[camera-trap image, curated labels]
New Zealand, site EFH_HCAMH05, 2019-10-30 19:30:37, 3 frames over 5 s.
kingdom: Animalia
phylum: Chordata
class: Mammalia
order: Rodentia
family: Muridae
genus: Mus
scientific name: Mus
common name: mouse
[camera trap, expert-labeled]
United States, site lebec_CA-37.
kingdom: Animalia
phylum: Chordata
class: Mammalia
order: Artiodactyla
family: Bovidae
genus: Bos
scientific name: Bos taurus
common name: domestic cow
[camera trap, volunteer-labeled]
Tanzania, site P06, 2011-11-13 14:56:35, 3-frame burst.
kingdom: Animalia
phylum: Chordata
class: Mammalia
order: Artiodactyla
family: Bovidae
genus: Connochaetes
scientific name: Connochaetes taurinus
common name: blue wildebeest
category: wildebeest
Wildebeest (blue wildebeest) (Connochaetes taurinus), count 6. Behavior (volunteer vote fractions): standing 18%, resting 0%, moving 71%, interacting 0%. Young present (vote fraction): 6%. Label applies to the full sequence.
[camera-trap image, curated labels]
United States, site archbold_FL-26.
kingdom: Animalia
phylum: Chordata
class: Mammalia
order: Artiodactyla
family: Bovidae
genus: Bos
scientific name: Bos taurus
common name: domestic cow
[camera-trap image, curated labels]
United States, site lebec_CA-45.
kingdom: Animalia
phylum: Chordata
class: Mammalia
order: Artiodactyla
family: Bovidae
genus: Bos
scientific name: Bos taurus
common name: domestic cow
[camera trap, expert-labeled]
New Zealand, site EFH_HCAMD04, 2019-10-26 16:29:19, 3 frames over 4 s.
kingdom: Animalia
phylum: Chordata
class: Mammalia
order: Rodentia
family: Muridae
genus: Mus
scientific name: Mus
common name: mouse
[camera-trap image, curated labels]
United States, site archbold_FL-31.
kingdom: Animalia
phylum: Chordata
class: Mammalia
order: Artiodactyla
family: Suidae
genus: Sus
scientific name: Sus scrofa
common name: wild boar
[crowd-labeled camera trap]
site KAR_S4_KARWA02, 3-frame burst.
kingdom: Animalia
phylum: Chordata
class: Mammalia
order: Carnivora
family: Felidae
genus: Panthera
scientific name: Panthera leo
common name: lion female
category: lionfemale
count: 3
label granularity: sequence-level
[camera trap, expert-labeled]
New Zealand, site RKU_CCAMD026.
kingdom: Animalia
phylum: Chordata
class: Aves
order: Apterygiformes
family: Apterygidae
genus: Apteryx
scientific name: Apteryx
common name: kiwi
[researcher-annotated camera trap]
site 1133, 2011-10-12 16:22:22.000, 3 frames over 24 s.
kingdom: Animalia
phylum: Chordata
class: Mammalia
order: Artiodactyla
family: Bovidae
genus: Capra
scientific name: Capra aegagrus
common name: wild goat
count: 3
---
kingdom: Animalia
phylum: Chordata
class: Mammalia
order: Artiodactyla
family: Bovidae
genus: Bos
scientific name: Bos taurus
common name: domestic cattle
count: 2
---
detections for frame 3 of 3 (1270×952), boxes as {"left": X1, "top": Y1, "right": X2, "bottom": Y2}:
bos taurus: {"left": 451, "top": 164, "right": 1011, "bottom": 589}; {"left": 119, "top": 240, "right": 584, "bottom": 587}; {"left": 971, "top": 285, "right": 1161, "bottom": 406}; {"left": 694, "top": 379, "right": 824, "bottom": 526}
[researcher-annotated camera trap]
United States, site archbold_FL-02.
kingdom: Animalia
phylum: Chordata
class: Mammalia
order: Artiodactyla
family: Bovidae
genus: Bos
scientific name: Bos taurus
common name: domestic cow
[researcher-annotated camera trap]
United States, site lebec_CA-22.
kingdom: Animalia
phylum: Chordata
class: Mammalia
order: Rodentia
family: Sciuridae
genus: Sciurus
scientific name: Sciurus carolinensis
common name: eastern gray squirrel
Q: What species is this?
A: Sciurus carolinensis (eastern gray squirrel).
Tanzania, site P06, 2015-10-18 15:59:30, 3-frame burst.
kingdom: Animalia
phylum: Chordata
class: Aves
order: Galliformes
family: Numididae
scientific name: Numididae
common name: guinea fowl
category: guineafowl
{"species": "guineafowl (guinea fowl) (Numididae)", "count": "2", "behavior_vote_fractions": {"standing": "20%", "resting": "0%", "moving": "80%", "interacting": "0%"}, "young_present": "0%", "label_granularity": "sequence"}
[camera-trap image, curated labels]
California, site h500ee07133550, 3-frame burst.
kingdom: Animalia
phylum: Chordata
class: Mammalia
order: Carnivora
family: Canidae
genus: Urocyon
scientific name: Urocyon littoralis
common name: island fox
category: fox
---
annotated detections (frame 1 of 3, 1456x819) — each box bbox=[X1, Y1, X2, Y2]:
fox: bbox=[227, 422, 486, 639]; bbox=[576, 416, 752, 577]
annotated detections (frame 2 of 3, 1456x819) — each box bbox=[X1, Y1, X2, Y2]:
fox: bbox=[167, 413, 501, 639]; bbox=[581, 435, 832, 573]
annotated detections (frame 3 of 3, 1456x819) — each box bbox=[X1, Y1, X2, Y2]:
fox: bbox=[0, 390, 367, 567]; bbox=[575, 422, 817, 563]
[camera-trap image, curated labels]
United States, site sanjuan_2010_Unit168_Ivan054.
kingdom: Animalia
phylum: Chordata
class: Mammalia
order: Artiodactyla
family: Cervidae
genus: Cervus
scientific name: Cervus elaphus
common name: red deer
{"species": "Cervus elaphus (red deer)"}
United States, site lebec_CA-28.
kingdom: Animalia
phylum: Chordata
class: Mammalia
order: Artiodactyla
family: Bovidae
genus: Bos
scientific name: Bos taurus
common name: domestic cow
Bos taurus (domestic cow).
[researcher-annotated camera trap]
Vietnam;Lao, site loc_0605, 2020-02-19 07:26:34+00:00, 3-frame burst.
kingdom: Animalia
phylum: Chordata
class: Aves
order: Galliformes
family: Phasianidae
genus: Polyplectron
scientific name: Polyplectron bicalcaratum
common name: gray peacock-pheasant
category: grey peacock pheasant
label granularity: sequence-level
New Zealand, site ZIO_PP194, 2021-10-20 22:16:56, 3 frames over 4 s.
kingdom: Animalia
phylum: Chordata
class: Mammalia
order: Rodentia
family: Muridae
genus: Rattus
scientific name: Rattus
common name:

**About this task**
Write the listing out once more, keeping each word as it is.

**Solution to this task**
[camera-trap image, curated labels]
New Zealand, site EFH_HCAMH05, 2019-10-30 19:30:37, 3 frames over 5 s.
kingdom: Animalia
phylum: Chordata
class: Mammalia
order: Rodentia
family: Muridae
genus: Mus
scientific name: Mus
common name: mouse
[camera trap, expert-labeled]
United States, site lebec_CA-37.
kingdom: Animalia
phylum: Chordata
class: Mammalia
order: Artiodactyla
family: Bovidae
genus: Bos
scientific name: Bos taurus
common name: domestic cow
[camera trap, volunteer-labeled]
Tanzania, site P06, 2011-11-13 14:56:35, 3-frame burst.
kingdom: Animalia
phylum: Chordata
class: Mammalia
order: Artiodactyla
family: Bovidae
genus: Connochaetes
scientific name: Connochaetes taurinus
common name: blue wildebeest
category: wildebeest
Wildebeest (blue wildebeest) (Connochaetes taurinus), count 6. Behavior (volunteer vote fractions): standing 18%, resting 0%, moving 71%, interacting 0%. Young present (vote fraction): 6%. Label applies to the full sequence.
[camera-trap image, curated labels]
United States, site archbold_FL-26.
kingdom: Animalia
phylum: Chordata
class: Mammalia
order: Artiodactyla
family: Bovidae
genus: Bos
scientific name: Bos taurus
common name: domestic cow
[camera-trap image, curated labels]
United States, site lebec_CA-45.
kingdom: Animalia
phylum: Chordata
class: Mammalia
order: Artiodactyla
family: Bovidae
genus: Bos
scientific name: Bos taurus
common name: domestic cow
[camera trap, expert-labeled]
New Zealand, site EFH_HCAMD04, 2019-10-26 16:29:19, 3 frames over 4 s.
kingdom: Animalia
phylum: Chordata
class: Mammalia
order: Rodentia
family: Muridae
genus: Mus
scientific name: Mus
common name: mouse
[camera-trap image, curated labels]
United States, site archbold_FL-31.
kingdom: Animalia
phylum: Chordata
class: Mammalia
order: Artiodactyla
family: Suidae
genus: Sus
scientific name: Sus scrofa
common name: wild boar
[crowd-labeled camera trap]
site KAR_S4_KARWA02, 3-frame burst.
kingdom: Animalia
phylum: Chordata
class: Mammalia
order: Carnivora
family: Felidae
genus: Panthera
scientific name: Panthera leo
common name: lion female
category: lionfemale
count: 3
label granularity: sequence-level
[camera trap, expert-labeled]
New Zealand, site RKU_CCAMD026.
kingdom: Animalia
phylum: Chordata
class: Aves
order: Apterygiformes
family: Apterygidae
genus: Apteryx
scientific name: Apteryx
common name: kiwi
[researcher-annotated camera trap]
site 1133, 2011-10-12 16:22:22.000, 3 frames over 24 s.
kingdom: Animalia
phylum: Chordata
class: Mammalia
order: Artiodactyla
family: Bovidae
genus: Capra
scientific name: Capra aegagrus
common name: wild goat
count: 3
---
kingdom: Animalia
phylum: Chordata
class: Mammalia
order: Artiodactyla
family: Bovidae
genus: Bos
scientific name: Bos taurus
common name: domestic cattle
count: 2
---
detections for frame 3 of 3 (1270×952), boxes as {"left": X1, "top": Y1, "right": X2, "bottom": Y2}:
bos taurus: {"left": 451, "top": 164, "right": 1011, "bottom": 589}; {"left": 119, "top": 240, "right": 584, "bottom": 587}; {"left": 971, "top": 285, "right": 1161, "bottom": 406}; {"left": 694, "top": 379, "right": 824, "bottom": 526}
[researcher-annotated camera trap]
United States, site archbold_FL-02.
kingdom: Animalia
phylum: Chordata
class: Mammalia
order: Artiodactyla
family: Bovidae
genus: Bos
scientific name: Bos taurus
common name: domestic cow
[researcher-annotated camera trap]
United States, site lebec_CA-22.
kingdom: Animalia
phylum: Chordata
class: Mammalia
order: Rodentia
family: Sciuridae
genus: Sciurus
scientific name: Sciurus carolinensis
common name: eastern gray squirrel
Q: What species is this?
A: Sciurus carolinensis (eastern gray squirrel).
Tanzania, site P06, 2015-10-18 15:59:30, 3-frame burst.
kingdom: Animalia
phylum: Chordata
class: Aves
order: Galliformes
family: Numididae
scientific name: Numididae
common name: guinea fowl
category: guineafowl
{"species": "guineafowl (guinea fowl) (Numididae)", "count": "2", "behavior_vote_fractions": {"standing": "20%", "resting": "0%", "moving": "80%", "interacting": "0%"}, "young_present": "0%", "label_granularity": "sequence"}
[camera-trap image, curated labels]
California, site h500ee07133550, 3-frame burst.
kingdom: Animalia
phylum: Chordata
class: Mammalia
order: Carnivora
family: Canidae
genus: Urocyon
scientific name: Urocyon littoralis
common name: island fox
category: fox
---
annotated detections (frame 1 of 3, 1456x819) — each box bbox=[X1, Y1, X2, Y2]:
fox: bbox=[227, 422, 486, 639]; bbox=[576, 416, 752, 577]
annotated detections (frame 2 of 3, 1456x819) — each box bbox=[X1, Y1, X2, Y2]:
fox: bbox=[167, 413, 501, 639]; bbox=[581, 435, 832, 573]
annotated detections (frame 3 of 3, 1456x819) — each box bbox=[X1, Y1, X2, Y2]:
fox: bbox=[0, 390, 367, 567]; bbox=[575, 422, 817, 563]
[camera-trap image, curated labels]
United States, site sanjuan_2010_Unit168_Ivan054.
kingdom: Animalia
phylum: Chordata
class: Mammalia
order: Artiodactyla
family: Cervidae
genus: Cervus
scientific name: Cervus elaphus
common name: red deer
{"species": "Cervus elaphus (red deer)"}
United States, site lebec_CA-28.
kingdom: Animalia
phylum: Chordata
class: Mammalia
order: Artiodactyla
family: Bovidae
genus: Bos
scientific name: Bos taurus
common name: domestic cow
Bos taurus (domestic cow).
[researcher-annotated camera trap]
Vietnam;Lao, site loc_0605, 2020-02-19 07:26:34+00:00, 3-frame burst.
kingdom: Animalia
phylum: Chordata
class: Aves
order: Galliformes
family: Phasianidae
genus: Polyplectron
scientific name: Polyplectron bicalcaratum
common name: gray peacock-pheasant
category: grey peacock pheasant
label granularity: sequence-level
New Zealand, site ZIO_PP194, 2021-10-20 22:16:56, 3 frames over 4 s.
kingdom: Animalia
phylum: Chordata
class: Mammalia
order: Rodentia
family: Muridae
genus: Rattus
scientific name: Rattus
common name:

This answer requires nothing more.